To evaluate the potential long-term effect (overs 14 days) of the peptide- or lipid-based transfection reagents, we performed clonogenic assays. This cell survival assay evaluated all modalities of cell death based over a period of two weeks on the ability of a single cell to grow as a colony. In analogy to the luciferase screening, U87 cells were incubated with the different transfection reagents using the same protocol (Figure 6A). We determined a viability threshold corresponding to 100% ± 20% (dotted line in Figure 6B). Under this condition, siRNA alone, W1 and W5 alone or complexed with siRNAs (siLuc or siSCR) have no impact on cell viability with a cell proliferation equal to the non-treated cells.

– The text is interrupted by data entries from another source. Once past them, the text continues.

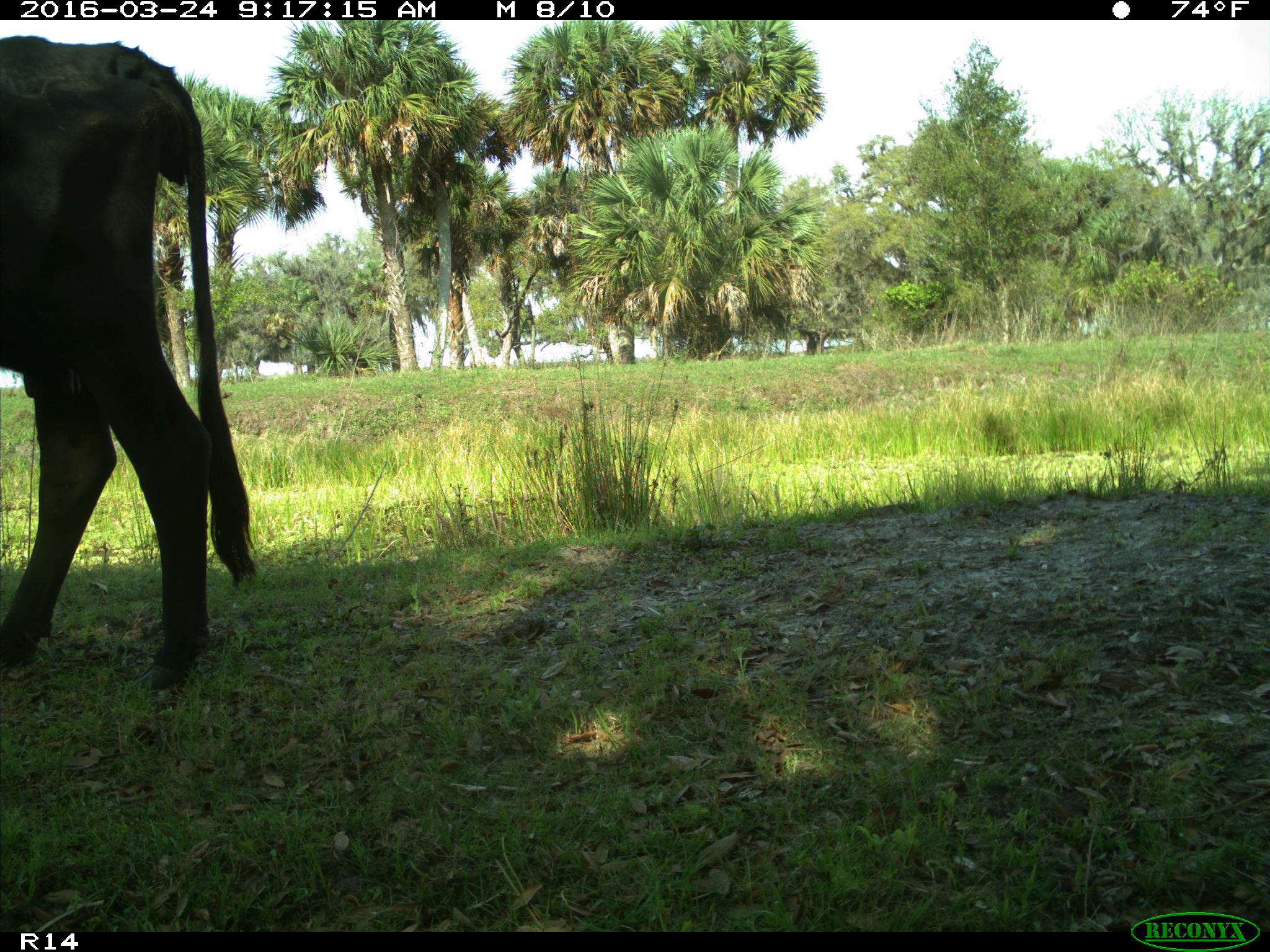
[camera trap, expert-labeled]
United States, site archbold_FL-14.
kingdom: Animalia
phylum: Chordata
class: Mammalia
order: Artiodactyla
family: Bovidae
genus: Bos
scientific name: Bos taurus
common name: domestic cow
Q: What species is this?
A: Bos taurus (domestic cow).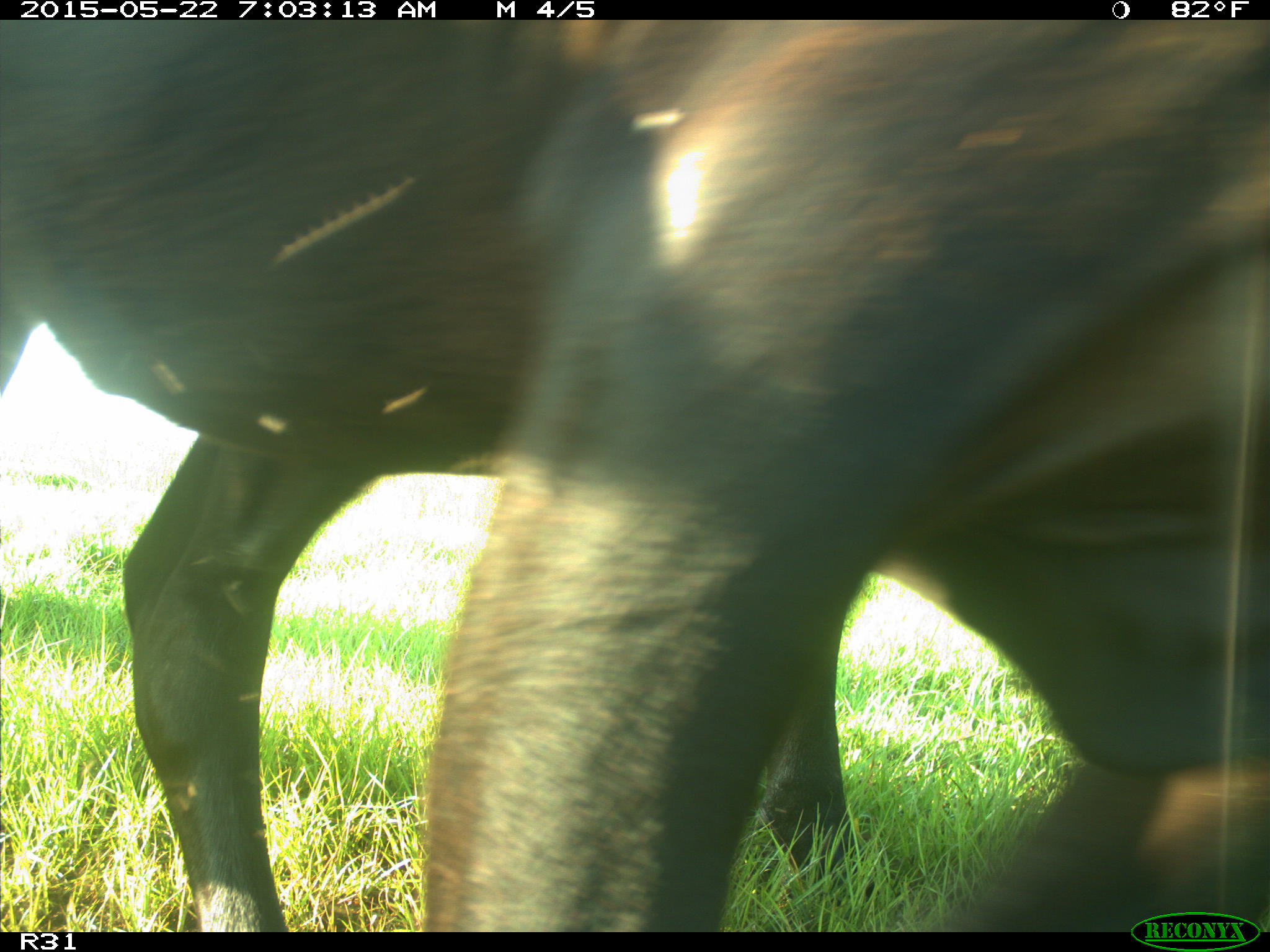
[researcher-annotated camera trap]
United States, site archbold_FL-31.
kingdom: Animalia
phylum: Chordata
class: Mammalia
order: Artiodactyla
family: Bovidae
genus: Bos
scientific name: Bos taurus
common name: domestic cow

In contrast, we could highlight important cytotoxic effects for RNAiMAX and DharmaFect, alone or complexed with siRNA (viability ≤20%). For INTERFERin, no cytotoxicity for the transfection reagent alone was recorded, but once complexed to siRNAs, only 30% of cell colonies survived. The only lipid-based transfection reagent without any deleterious effect on cell division was HiPerFect, whether used alone or complexed to siRNAs.
In conclusion, we evaluated 6 different peptide- or lipid-based transfection reagents for their luciferase silencing and long-term cell viability. Only W1, W5 and HiPerfect revealed the same silencing properties (>80% using 50 nM siRNA) without any long-term cytotoxicity compared to RNAiMAX, INTERFERin or DharmaFect. Therefore, W1 and W5 could be used as alternative transfection reagents for inducing an efficient siRNAs internalization and protein knock-down. Once the siRNA delivered into cells, peptides are expected to be fully degraded by proteases and recycled potentially by the cells.